To achieve that goal, the collaborators validated the biophysical parameters of each novel interaction and integrated their interactome with expression data to identify trends in the dynamics of immune interactions and predict cellular connectivity from basic principles. Wellcome Sanger Institute's Jarrod Shilts, first author on the paper, described the implications of the work.

"Meticulously isolating and analyzing every immune cell and their interactions with others has given us the first map of the conversations between all of the immune cells in the human body. This is a huge step in understanding the inner workings of the immune system and will hopefully be utilized by researchers all around the world to help develop new therapies that work with the body's defense mechanisms," Shilts said in a statement.
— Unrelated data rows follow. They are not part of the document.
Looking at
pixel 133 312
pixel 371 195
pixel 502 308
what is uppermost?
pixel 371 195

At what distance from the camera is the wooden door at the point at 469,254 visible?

The researchers have already identified some molecules of interest, highlighting the discovery of HLA-E and HLA-F, but probably not HLA-G, as endogenous non-tumor ligands for the immune checkpoint receptor VISTA as being of particular note. Other highlights include the ability of vasorin to act as a receptor for Jagged ligands and immunoglobulin receptors binding members of the amyloid precursor protein family. Functional screening on blood immune cells identified a role for SLITRK4 in responses.

While those highlights point to the potential to use the map to understand and modulate the immune system, the researchers also see opportunities to apply the techniques used in the study to future investigations. The high-throughput biochemical method for interaction screening could quantitatively map other cellular communities in the human body.